* Consegna 1:
Elenca tutti gli anni citati nel testo su Kavafis, nell'ordine in cui compaiono.
* Consegna 2:
Fornisci il seguito del testo su Kavafis, riprendendo dopo la sua ultima frase.

* Testo da analizzare:
________________________

Una lirica dal carattere epigrammatico ed essenziale, uno stile ironico, che rivela un atteggiamento di disincanto verso la realtà, forse legato all’esperienza biografica del poeta, greco d’Alessandria costretto ad una vita semi-raminga che lo vedrà tornare nella “sua” Grecia solo nel 1901. Una poesia che è nobilitazione e riscatto della miseria umana, memoria e rielaborazione di un passato che è da un lato biografico e dall’altro storia e tradizione di tutta una civiltà. Questo, e molto altro, è Kostantinos Kavafis (1863-1919), il poeta della “grande Grecia”. È una Grecia eterna, metastorica, radicata nel mito ma comunque legata alla contemporaneità, quella che emerge dalle centocinquantaquattro poesie del corpus di Kavafis, originariamente scritte su fogli svolazzanti e di rado sistemate in fascicoli, nelle quali prendono corpo i fatti dell’ellenismo greco romano e del periodo bizantino, tutte rigorosamente in greco, la lingua della madre.

________________________

* Dati forniti:
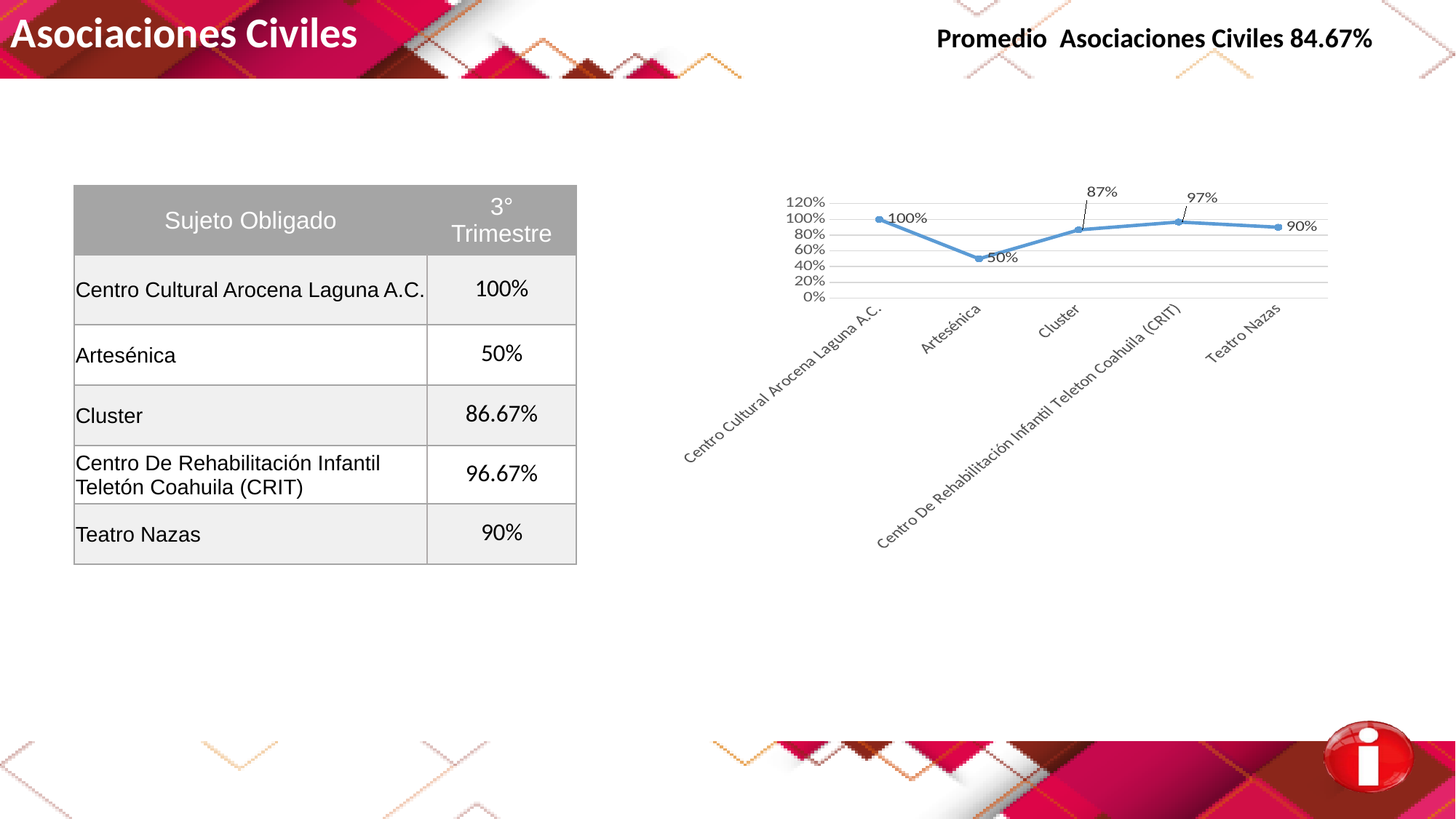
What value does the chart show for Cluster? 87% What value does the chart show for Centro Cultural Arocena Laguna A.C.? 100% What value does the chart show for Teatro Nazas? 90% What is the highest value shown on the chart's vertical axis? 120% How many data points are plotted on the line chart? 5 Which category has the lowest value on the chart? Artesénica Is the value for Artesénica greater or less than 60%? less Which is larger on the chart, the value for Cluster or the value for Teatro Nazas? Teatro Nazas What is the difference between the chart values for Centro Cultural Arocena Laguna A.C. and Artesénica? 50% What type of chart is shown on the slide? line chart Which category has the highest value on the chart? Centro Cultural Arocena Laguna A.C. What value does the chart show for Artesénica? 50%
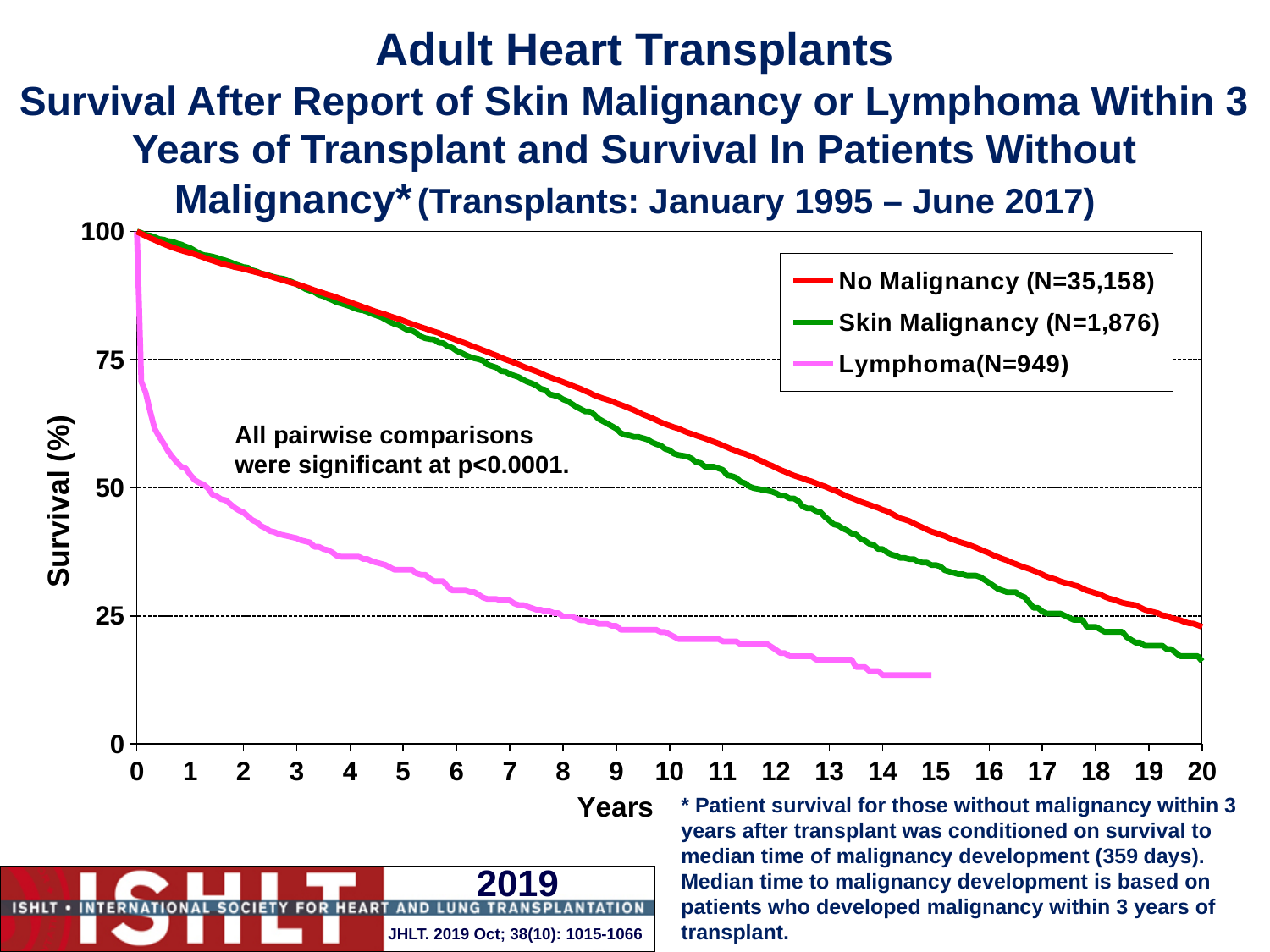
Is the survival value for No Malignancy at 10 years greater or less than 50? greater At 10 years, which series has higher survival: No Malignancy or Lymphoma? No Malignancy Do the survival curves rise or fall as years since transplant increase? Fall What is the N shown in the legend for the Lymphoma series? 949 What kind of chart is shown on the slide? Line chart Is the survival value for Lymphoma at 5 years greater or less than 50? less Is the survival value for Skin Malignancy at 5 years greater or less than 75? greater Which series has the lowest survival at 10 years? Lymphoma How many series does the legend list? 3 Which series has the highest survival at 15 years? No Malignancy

________________________

* Risposta alla consegna 1:
1901, 1863, 1919

* Risposta alla consegna 2:
Kostantinos Kavafis, pur avendo visitato la Grecia solo due volte in tutta la sua vita, ha costituito da subito un punto di riferimento per i poeti greci di “Nuova vita”, soprattutto da anziano, quando si ritrova circondato da un’aura di mistero, sapienza e di segreto, soprattutto riguardo la sua presunta omosessualità, vissuta dal poeta in modo molto tormentato. Elevato a poeta di fama internazionale tramite un saggio di Forster, ricevette gli omaggi di molti artisti nella sua casa di via Lepsius 10, ad Istanbul, anche se la sua produzione, come si è già detto, era sparsa su fogli volanti, giornali e riviste, al punto che la sua prima raccolta di poesie uscì solo nel 1935. La raccolta, pubblicata postuma, custodisce gran parte dell’esperienza umana ed artistica di questo eccentrico, geniale maestro della poesia del Novecento.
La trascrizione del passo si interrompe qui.